This blog is part of a new regular series on Carry On Blogging. I'm going to attempt to blog about each of Joan Sims' wonderful roles in the Carry On films. Joan was the most prolific of all the actresses involved in the series, clocking up 24 films. Indeed, only Kenneth Williams made more Carry Ons.
Today I am going to look back at Joan's third Carry On role, as the formidable, ambitious WPC Gloria Passworthy in Carry On Constable. Released in 1960, this film saw the gang in full swing as the idea of an original team started to take shape. Joining Joan were regular co-stars Kenneths Williams and Connor, Charles Hawtrey, Leslie Phillips and Hattie Jacques. Eric Barker and Shirley Eaton returned for more fun while the film also saw the arrival of one Mr Sidney James as Sergeant Frank Wilkins.

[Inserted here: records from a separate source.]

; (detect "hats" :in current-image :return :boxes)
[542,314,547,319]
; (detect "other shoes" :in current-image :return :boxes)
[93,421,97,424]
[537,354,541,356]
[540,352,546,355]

Gloria Passworthy arrives as a replacement due to a recent flu epidemic, joining fellow new recruits Connor, Williams, Hawtrey and Phillips. While the men are an absolute shower (literally!), bumbling around and causing chaos, Joan's WPC Passworthy is on the ball, on the beat and aiming high. We first meet the character when she arrives having arrested Joan Hickson's Mrs May for being drunk and disorderly. The scenes with the two Joans and Hattie Jacques are superb.
Despite Shirley Eaton's cameo in Constable, Sims is still the female romantic lead in this film following her glorious turn as Miss Allock in the previous film Carry On Teacher. Although she is much more regimented and serious in the film, she is still the love interest, attracting the attentions of the bumbling Constable Constable, played with comic panache by the wonderful Kenneth Connor. Constable is highly superstitious and forever putting his foot in it and the two seem destined to remain apart however once Hattie's Laura Moon steps in for a bit of light meddling, Constable sees the light and goes for it!
Connor and Sims work extoremely well together and would become regular colleagues over the next two decades. Although Sims' role in Constable is not as large as her previous characters, she certainly makes the most of her part. Frustratingly she isn't involved in the main action; that falls to the four male leads. Still, it's refreshing for a film of that time and indeed for a Carry On to show that the women are more than capable of beating the men at their own game. Showing a highly competent female police officer taking on the men was admirable and probably something much for of the Hudis era than anything that followed.
I think Carry On Constable probably cemented Joan's role as a pivotal member of the Carry On Team. She yet again proved her worth as a sublime comedy character actress and would soon become the immediate, natural choice for Rogers and Thomas, not just in the Carry Ons but also in many other films they made together.
At around the time of Constable, Joan would also appear in several other films from the same stable, including Please Turn Over, Watch Your Stern and Twice Round The Daffodils. She became the female answer to Kenneth Williams and both would enjoy a twenty year association with the Carry Ons.